■ Extrait du texte ■
* * * * * * *

Masciandaro (2006) examine plus largement les principaux facteurs qui déterminent quels sont les pays qui deviennent des OFC. Il souligne l'importance d'une grande stabilité politique, d'un faible taux de criminalité et d'un système juridique de type Common Law, combinés à un faible niveau de dotation en ressources. Dharmapala et Hines (2009) examinent les caractéristiques des paradis fiscaux et confirment que les pays dotée d'une meilleure gouvernance (mesurés par les indicateurs de la Banque mondiale : « voix et responsabilité », « stabilité politique », « efficacité gouvernementale », « État de droit et contrôle de la corruption ») sont beaucoup plus susceptibles que les autres de devenir des paradis fiscaux.
Combien pèsent les paradis fiscaux dans l'économie ?
En dehors des travaux académiques, il existe une abondante « littérature grise », alimentée par les principales organisations intergouvernementales (OCDE, FMI – Fonds monétaire international –, BRI – Banque des règlements internationaux –, FSB – Financial Stability Board –, GAFI – Groupe d'action financière –, etc.) et les ONG (Tax Justice Network, Oxfam, etc.). Ces travaux visent principalement à définir et identifier les paradis fiscaux, les OFC et autres pays et territoires non coopératifs9. Malgré des biais parfois importants dans les méthodologies et les échantillons, elles fournissent des indications tangibles du poids croissant et disproportionné des paradis fiscaux, comme l'illustre le graphique 1 (infra). Selon diverses sources de données recueillies par Christensen et Hampton (2002), le montant total des dépôts bancaires dans les OFC était estimé à 11 Md$ en 1968, 385 Md$ en 1978, 1 000 Md$ au début des années 1990 et 6 000 Md$ à la fin des années 1990. La croissance est encore plus spectaculaire en proportion du PIB mondial : de 0,5 % en 1968 à 5 % dans les années 1980, puis à 20 % dans les années 1990. Il semblerait que la croissance n'a pas cessé au cours des dernières décennies. Plus récemment, Henry (2012), pour le compte de l'ONG Tax Justice Network, rapporte qu'entre 21 000 Md$ et 32 000 Md$ d'actifs financiers non déclarés étaient détenus via des paradis fiscaux en 2010, ce qui représente plus de 30 % du PIB mondial. Enfin Zucman (2013, 2015) estime avec une approche plus méticuleuse que la richesse financière globale des ménages détenus dans les paradis fiscaux en 2013 est d'environ 7 600 Md$. Cette dernière estimation est très inférieure à la précédente, mais reste considérable.

* * * * * * *

■ Données sources ■

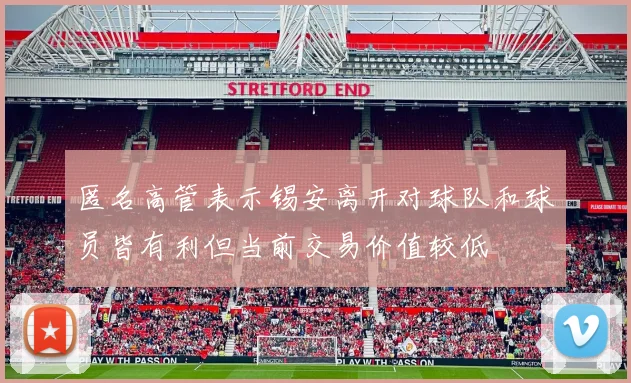 匿名高管表示锡安离开对球队和球员皆有利但当前交易价值较低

* * * * * * *

■ Consigne ■
Pouvez-vous reprendre le texte sur les paradis fiscaux et le prolonger juste après sa dernière phrase ?

■ Réponse rédigée ■
Le développement des paradis fiscaux
Le graphique 1 présente des estimations des dépôts bancaires dans les centres financiers offshore (barres verticales, échelle de gauche) et le ratio des dépôts bancaires sur le PIB mondial (lignes simples et pointillées, échelle de droite), estimations rapportées par Christensen et Hampton (2002) à partir de diverses sources jusqu'en 1997. Pour les années 2010, nous fournissons deux estimations : la plus petite est de Zucman (2014, ménages seulement) et la plus grande de Henry (2012).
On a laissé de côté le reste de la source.